§ **Texto proporcionado**:

######

Rogelio Riverón  - La Jiribilla.- Lo trivial como una fuerte marca de la posmodernidad, (y mucho antes éramos triviales, pero sin tanto eco) toma posesión de casi todo el ámbito de la llamada cultura de masas, a tal punto que el solo hecho de referirse a ello nos puede colocar en las cercanías de las posiciones recalcitrantes. Lo trivial en sí mismo no ha sido nunca un motivo serio de disgusto, a menos que se le constituya en reiteración. Sin pasar por alto que sacar partido a la trivialidad conforma el estilo de verdaderos artistas de la plástica, el cine y las letras del siglo XX, tenemos derecho a seguirnos preguntando por las causas del predominio dictatorial de la banalidad en uno de los más acuciosos géneros de las llamadas industrias culturales: la televisión.


No me olvido de la sacrosanta potestad de cada cual para consumir lo que se le antoje, al menos de modo enunciativo. "Enunciativo" puesto que en la práctica las opciones son cada vez más escasas: sobre todo por compostura con la opinión contraria, me detengo a acotar que no es que palmariamente no existan en eso que encerramos en el término "televisión" espacios que aspiren a algo más que divertir, sea a costa de lo que sea, sino que la forma en que se les ha conseguido desplazar a reductos  mínimos, los hace sutilmente inaccesibles. O están relegados a horarios de poco rating, o se pierden en la maraña de celofán desplegada por los programas del corazón, o se encuentran fuera del servicio público, en la modalidad de cable, que, como se sabe, es para abonados. En la vida real, para decirlo en cubano, debemos estar preparados para la eterna boga en las aguas de esos shows que, por un breve tiempo, te permiten jugar a que eres parte de algo, a que, ahora sí, la televisión es el gran patrimonio de la gente común.

######

§ **Ítems almacenados**:
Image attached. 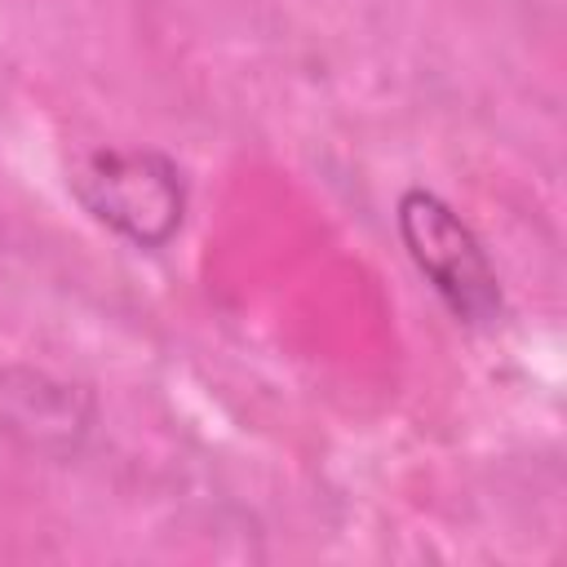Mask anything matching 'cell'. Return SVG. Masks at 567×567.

######

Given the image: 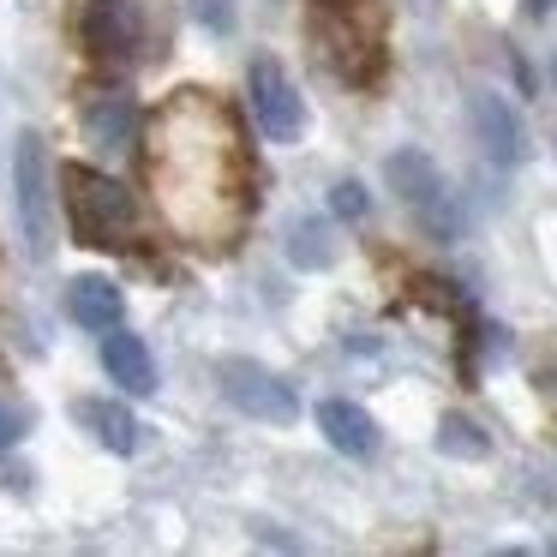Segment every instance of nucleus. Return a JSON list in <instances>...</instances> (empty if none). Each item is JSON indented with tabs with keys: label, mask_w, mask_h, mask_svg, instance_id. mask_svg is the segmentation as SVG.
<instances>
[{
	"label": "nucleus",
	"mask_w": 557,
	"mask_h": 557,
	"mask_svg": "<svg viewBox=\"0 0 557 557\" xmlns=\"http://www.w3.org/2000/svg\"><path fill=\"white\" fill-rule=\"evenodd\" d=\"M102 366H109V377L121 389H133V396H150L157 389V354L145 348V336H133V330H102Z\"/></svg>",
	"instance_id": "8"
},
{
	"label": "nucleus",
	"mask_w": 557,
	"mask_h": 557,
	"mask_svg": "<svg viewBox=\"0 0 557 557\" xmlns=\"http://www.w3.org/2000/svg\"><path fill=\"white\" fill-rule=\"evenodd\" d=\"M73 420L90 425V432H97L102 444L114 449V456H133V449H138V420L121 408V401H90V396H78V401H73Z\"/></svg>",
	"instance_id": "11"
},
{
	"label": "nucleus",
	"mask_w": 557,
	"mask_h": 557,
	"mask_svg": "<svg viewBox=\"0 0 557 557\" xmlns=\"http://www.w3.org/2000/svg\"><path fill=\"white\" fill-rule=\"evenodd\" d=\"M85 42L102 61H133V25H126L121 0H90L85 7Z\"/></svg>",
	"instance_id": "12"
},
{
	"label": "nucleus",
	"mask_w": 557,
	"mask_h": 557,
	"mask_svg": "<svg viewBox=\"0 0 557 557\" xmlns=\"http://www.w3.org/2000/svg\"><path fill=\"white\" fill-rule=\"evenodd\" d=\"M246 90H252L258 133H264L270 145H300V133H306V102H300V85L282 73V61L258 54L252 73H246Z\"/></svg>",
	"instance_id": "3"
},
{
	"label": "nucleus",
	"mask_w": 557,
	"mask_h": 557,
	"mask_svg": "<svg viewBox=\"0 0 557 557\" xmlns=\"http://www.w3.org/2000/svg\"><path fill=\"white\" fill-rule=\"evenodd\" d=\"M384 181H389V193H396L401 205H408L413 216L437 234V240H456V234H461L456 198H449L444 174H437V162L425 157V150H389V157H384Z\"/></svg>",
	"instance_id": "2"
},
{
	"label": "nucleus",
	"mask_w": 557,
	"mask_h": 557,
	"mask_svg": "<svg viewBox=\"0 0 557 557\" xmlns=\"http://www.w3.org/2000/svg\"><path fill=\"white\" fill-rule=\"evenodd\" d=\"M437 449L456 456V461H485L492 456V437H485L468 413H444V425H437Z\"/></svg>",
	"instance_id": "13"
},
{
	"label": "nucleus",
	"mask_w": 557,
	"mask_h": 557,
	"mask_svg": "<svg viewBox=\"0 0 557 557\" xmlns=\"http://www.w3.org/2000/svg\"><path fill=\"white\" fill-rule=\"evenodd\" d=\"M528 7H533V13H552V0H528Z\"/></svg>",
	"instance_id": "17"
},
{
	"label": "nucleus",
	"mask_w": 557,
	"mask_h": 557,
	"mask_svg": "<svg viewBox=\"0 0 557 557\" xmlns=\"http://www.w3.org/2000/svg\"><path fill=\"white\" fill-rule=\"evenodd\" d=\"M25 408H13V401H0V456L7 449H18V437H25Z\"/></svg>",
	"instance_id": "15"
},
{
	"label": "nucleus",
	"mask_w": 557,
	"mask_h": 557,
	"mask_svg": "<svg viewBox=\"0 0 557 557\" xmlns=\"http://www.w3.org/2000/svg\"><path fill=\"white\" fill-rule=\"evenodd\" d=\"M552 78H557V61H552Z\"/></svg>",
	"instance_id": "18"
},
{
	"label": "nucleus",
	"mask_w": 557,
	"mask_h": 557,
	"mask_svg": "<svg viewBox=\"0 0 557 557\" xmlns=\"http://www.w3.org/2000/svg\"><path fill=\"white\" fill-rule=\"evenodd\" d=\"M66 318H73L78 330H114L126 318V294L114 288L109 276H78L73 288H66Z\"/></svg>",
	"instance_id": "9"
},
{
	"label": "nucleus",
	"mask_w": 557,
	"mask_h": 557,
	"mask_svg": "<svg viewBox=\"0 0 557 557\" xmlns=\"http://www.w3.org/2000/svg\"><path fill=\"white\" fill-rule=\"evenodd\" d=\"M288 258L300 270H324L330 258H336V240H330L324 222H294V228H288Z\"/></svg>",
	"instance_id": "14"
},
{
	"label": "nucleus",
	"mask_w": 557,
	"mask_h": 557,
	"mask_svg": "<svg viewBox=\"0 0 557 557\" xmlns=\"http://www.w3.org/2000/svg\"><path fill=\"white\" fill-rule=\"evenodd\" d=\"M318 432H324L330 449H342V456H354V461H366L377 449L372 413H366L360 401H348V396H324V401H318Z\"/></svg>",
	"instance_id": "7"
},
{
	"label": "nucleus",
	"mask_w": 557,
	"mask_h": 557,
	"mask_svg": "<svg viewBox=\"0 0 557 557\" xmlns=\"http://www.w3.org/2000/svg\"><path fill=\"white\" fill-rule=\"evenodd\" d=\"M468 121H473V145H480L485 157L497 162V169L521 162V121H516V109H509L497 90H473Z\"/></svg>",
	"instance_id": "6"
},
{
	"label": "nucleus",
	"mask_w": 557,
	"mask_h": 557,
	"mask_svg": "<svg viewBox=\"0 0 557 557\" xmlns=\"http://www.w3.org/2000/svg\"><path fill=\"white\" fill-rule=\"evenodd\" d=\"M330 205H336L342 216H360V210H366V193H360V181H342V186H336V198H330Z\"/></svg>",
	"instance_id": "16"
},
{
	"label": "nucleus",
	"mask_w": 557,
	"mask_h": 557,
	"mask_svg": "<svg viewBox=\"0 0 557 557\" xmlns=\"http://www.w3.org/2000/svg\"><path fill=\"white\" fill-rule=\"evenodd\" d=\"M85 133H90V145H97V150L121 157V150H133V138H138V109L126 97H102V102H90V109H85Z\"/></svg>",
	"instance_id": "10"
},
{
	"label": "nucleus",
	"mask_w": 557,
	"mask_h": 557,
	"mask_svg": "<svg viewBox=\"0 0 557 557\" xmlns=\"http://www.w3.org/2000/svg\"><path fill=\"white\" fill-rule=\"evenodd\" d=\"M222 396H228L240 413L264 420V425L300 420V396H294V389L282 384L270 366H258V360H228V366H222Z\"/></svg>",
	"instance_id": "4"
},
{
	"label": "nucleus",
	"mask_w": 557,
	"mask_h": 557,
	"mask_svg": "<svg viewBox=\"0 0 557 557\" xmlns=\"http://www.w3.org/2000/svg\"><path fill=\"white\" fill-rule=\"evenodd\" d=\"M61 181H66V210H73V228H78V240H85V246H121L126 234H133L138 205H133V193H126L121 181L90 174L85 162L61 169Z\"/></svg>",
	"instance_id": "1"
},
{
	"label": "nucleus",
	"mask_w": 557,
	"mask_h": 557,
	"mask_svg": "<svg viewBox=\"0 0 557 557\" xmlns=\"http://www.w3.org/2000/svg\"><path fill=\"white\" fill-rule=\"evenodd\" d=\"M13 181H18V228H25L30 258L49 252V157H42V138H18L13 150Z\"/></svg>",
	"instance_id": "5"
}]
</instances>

######

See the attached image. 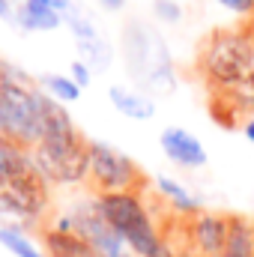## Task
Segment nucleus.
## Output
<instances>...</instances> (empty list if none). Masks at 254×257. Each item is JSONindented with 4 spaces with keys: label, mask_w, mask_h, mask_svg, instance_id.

######

§ **Detalle de tarea**: En el texto proporcionado se dice que cada cual puede consumir lo que se le antoje "al menos de modo enunciativo". Explica en una a tres oraciones por qué esa libertad queda solo en lo enunciativo. Los ítems no intervienen para nada en esto.

§ **Respuesta obtenida**: En la práctica las opciones son cada vez más escasas, porque los espacios que aspiran a algo más que divertir han sido desplazados a reductos mínimos que los hacen sutilmente inaccesibles. Esos espacios quedan relegados a horarios de poco rating, se pierden entre los programas del corazón o solo están en el cable, que es para abonados.